Lexus élargit sa gamme au-delà des grands SUV et des berlines. Après le coupé LC et le monospace LM, la marque entre dans le compact avec le LBX, un crossover premium de petite taille.
LBX signifie « Lexus Breakthrough Crossover ». C’est seulement le deuxième nom à trois lettres après la supercar LFA. L’idée : l’innovation en format minimal – la plus petite Lexus jamais construite, avec l’ambition premium de la marque.
Longueur 4 190 mm, soit 10 mm de plus qu’un Toyota Yaris Cross ; largeur 1 825 mm (+60 mm par rapport au SUV subcompact Toyota). Empattement +20 mm. Dehors, il reste compact ; c’est néanmoins le véhicule Lexus le plus réduit à ce jour.
Malgré cela, l’habitacle vise un luxe crédible. Similicuir doux et finitions soignées rappellent les Lexus plus grands plutôt qu’un crossover entrée de gamme.
La console centrale est bien pensée, avec rangements utiles et boutons physiques pour la climatisation, les modes de conduite et le frein de stationnement. Une partie du climat passe par l’écran tactile, mais les infos essentielles restent visibles.
Les sièges avant sont généreux ; la banquette arrière l’est moins. Comme sur le Jeep Avenger ou le Volvo EX30, l’arrière convient surtout aux trajets courts ; la place centrale est surtout symbolique.
Coffre : 332 litres (traction avant) et 240 litres (4x4) – correct, sans exceller. Sièges rabattus : 994 litres, plus un compartiment sous le plancher. À partir de la finition Elegant (Emotion, Cool, Relax, Premium Plus et au-dessus), hayon électrique.
Équipement : écran tactile 9,8 pouces avec navigation, commande vocale et quatre ans de services connectés, mises à jour OTA, Apple CarPlay et Android Auto sans fil.
Toutes les versions ajoutent un combiné numérique 12,3 pouces et un affichage tête haute. Les touches sensibles au volant pour le HUD peuvent déclencher des fonctions par inadvertance.
L’écran central mémorise des raccourcis vers les fonctions les plus utilisées.
Sur route, Lexus a visé plus de raffinement que sur les Yaris et Yaris Cross apparentés. L’hybride est silencieux et l’insonorisation maintient le trois cylindres 1,5 litre essence en arrière-plan en usage courant.
La suspension est aussi retouchée : meilleur confort que le Yaris Cross, amortisseurs efficaces. Seuls les gros défauts de chaussée se font nettement sentir.
Ce n’est pas le plus dynamique, mais la direction est précise et le sous-virage maîtrisé. Le roulis est présent sans être excessif.
Sous le capot, la mécanique hybride partagée avec Yaris et Yaris Cross : essence 1,5 litre trois cylindres, moteur électrique et batterie, 136 ch au total (+6 par rapport au Yaris le plus puissant). Traction avant et intégrale disponibles.

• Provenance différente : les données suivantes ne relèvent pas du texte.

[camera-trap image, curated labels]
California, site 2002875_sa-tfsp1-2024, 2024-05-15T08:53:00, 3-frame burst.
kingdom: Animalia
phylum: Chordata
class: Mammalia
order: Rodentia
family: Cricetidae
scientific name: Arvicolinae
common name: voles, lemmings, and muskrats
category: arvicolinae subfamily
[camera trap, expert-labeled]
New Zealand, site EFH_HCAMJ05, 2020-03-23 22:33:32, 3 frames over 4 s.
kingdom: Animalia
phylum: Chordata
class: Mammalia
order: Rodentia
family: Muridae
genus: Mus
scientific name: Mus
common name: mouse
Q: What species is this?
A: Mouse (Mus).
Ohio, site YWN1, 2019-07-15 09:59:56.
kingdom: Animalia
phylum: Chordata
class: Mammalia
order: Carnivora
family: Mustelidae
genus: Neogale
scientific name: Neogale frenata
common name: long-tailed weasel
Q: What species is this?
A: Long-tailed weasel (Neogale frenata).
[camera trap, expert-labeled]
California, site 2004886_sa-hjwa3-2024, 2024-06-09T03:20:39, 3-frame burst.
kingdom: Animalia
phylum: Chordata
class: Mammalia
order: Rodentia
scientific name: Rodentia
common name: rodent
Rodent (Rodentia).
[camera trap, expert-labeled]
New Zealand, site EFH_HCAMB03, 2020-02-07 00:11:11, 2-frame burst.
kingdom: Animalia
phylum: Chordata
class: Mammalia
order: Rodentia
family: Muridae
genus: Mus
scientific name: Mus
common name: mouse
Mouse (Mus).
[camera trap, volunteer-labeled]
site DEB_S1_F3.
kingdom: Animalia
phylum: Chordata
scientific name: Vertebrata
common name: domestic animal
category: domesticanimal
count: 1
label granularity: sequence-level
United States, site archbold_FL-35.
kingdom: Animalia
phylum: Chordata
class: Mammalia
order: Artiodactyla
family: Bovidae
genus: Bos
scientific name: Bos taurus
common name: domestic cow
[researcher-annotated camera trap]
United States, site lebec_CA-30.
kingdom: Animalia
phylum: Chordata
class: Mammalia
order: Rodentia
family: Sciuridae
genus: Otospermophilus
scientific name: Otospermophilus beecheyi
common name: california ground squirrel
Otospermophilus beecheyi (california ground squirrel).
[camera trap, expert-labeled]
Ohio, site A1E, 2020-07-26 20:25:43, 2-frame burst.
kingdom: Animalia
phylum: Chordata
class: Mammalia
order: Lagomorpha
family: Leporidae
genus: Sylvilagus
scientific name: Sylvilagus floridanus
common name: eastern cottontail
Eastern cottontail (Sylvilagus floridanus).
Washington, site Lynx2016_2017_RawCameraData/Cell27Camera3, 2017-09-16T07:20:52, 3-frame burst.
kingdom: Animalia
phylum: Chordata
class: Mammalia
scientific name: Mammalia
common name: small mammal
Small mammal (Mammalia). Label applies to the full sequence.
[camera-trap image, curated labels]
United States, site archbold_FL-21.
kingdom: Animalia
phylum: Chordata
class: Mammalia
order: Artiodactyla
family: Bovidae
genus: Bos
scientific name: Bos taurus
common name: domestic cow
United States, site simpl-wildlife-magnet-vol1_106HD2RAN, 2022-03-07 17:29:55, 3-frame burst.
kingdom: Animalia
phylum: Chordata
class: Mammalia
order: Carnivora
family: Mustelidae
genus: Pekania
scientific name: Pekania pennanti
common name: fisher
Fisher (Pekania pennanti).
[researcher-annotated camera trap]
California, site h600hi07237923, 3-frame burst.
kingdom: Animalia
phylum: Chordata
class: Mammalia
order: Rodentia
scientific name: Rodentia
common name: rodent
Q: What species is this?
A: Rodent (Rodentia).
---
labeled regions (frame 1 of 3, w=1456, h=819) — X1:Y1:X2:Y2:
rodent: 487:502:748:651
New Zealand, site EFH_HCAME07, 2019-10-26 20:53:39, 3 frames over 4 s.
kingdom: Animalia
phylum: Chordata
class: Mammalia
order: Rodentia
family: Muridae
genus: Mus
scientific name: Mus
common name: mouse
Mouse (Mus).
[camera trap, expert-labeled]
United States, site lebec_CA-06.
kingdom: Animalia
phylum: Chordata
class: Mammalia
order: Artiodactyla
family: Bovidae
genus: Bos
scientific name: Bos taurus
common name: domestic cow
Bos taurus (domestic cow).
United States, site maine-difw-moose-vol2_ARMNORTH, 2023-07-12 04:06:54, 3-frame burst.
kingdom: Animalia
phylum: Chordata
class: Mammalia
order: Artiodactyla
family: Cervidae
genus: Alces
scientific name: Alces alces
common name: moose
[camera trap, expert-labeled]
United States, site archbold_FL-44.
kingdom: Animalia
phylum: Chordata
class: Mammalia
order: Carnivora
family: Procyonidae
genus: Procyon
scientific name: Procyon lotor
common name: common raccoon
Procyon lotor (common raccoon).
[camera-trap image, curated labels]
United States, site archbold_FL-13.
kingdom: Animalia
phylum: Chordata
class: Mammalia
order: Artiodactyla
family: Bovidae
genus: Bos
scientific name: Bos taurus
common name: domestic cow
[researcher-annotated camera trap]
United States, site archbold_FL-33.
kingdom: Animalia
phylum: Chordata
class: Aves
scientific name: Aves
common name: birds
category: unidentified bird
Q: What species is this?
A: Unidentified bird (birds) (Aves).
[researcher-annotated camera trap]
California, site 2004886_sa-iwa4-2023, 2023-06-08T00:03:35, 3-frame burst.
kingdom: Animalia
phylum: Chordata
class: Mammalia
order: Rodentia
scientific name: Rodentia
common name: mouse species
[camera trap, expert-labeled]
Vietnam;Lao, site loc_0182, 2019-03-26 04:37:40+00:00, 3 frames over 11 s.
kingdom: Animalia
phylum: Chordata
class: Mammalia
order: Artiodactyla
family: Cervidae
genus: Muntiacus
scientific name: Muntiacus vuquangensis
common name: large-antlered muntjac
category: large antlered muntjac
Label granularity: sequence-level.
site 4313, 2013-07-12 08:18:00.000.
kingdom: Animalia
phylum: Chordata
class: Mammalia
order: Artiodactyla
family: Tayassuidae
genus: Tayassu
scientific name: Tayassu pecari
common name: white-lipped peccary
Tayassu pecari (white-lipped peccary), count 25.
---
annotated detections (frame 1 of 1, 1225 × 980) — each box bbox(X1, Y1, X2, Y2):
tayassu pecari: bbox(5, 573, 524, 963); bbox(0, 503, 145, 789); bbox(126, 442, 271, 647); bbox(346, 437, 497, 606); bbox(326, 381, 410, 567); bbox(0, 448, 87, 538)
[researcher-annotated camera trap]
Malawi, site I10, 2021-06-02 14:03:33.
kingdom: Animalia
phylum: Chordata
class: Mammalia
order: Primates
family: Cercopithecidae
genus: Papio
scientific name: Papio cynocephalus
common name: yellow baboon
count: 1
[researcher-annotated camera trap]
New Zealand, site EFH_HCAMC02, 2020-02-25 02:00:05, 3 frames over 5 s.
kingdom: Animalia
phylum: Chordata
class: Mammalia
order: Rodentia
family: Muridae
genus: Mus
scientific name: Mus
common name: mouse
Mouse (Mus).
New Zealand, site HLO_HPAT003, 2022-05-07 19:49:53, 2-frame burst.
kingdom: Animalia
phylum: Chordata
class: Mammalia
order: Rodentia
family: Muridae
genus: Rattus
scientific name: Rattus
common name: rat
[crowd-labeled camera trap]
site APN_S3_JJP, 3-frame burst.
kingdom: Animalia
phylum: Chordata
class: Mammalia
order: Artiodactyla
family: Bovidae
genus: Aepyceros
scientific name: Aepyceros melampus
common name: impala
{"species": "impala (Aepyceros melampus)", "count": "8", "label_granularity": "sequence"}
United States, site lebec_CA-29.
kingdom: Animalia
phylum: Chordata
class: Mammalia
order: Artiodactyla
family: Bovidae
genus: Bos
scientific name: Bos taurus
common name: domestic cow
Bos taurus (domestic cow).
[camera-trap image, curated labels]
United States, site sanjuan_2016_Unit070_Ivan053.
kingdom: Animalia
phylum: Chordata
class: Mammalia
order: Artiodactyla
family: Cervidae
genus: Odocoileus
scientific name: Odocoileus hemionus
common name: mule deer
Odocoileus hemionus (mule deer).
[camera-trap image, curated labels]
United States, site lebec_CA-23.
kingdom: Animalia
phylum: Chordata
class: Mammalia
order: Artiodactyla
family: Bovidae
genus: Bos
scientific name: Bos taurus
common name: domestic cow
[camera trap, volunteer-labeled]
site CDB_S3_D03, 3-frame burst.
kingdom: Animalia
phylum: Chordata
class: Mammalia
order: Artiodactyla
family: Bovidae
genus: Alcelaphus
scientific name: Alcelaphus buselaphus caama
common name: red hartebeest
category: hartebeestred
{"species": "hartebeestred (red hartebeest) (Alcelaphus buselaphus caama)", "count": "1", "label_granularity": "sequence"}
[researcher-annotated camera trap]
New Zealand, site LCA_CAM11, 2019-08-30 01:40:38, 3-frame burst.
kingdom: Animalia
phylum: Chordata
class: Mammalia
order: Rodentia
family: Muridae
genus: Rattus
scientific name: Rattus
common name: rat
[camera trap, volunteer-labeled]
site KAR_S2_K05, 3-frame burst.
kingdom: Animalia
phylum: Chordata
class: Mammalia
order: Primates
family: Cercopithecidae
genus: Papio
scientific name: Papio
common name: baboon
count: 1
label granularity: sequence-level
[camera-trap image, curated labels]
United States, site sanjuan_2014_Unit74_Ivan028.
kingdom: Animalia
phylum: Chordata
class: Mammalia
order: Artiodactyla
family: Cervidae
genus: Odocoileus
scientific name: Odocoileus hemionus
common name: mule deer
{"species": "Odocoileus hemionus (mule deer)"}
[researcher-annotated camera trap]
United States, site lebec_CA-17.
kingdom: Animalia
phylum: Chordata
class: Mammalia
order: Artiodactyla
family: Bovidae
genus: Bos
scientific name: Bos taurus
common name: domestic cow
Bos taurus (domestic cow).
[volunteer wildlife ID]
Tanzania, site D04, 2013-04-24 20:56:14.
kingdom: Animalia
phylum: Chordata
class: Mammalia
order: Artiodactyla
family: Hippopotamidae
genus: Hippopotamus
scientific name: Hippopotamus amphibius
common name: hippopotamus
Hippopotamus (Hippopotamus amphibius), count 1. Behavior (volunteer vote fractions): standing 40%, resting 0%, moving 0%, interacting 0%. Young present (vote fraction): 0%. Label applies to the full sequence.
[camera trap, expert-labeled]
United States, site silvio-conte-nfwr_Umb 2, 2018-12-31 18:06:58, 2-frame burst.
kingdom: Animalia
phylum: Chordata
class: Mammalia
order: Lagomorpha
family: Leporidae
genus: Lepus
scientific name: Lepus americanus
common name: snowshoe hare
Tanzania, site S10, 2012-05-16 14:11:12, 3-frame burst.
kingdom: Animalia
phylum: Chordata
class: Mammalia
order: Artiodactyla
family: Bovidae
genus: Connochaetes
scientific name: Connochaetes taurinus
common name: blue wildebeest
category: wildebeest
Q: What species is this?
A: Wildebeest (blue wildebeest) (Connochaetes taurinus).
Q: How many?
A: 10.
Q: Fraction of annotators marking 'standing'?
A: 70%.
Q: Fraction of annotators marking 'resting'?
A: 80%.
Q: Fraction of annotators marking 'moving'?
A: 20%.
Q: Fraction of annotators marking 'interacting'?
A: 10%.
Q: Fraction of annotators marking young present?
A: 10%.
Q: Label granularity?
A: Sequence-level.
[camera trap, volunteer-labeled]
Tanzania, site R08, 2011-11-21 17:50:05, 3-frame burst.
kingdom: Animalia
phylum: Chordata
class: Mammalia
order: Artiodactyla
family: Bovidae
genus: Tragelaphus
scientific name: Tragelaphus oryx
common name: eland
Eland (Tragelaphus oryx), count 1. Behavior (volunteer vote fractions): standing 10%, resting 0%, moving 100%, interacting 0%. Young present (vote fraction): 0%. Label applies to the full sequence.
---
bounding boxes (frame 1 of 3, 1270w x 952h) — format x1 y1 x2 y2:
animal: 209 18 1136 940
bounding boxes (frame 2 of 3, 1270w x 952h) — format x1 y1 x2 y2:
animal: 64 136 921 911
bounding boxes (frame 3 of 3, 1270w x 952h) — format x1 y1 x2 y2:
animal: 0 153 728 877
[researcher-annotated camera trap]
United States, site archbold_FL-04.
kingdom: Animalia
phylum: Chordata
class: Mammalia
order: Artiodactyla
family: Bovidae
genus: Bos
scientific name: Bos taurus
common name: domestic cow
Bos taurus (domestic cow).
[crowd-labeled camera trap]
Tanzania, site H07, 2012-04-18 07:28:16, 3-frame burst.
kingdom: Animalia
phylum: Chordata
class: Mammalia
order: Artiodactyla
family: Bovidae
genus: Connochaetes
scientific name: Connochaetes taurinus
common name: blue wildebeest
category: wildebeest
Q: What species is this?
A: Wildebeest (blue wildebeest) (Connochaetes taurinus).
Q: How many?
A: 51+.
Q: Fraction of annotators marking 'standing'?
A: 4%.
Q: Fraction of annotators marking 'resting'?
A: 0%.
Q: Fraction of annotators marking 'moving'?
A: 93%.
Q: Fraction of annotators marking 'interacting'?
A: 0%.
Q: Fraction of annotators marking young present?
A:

En ville, lorsque l’électrique domine, la consommation peut être très basse. Sous forte accélération, le moteur essence devient audible avec un bourdonnement caractéristique.
Les prix vont de 38 227 € à 45 537 €, proche des compactes électriques type Jeep Avenger ou Volvo EX30. Lexus développe aussi le RZ électrique ; le LBX reste un hybride classique.
Les clients Lexus fidèles acceptent plus facilement la facture. Face à d’autres premiums, le même budget achète plus d’espace – un Audi Q3 ou le nouveau MINI Countryman offrent un habitacle aussi soigné avec nettement plus de place.
En résumé, la Lexus LBX 2024 occupe une niche : gabarit Yaris Cross, présentation Lexus. Compromis à l’arrière et au coffre ; atouts sur l’habitacle, la douceur et l’efficacité urbaine.
Elle convient aux fidèles de la marque ou à ceux qui veulent un subcompact premium distinctif. Ceux qui transportent régulièrement trois adultes à l’arrière ou ont besoin d’un maximum de chargement devraient comparer des alternatives plus spacieuses ou 100 % électriques dans la même enveloppe budgétaire.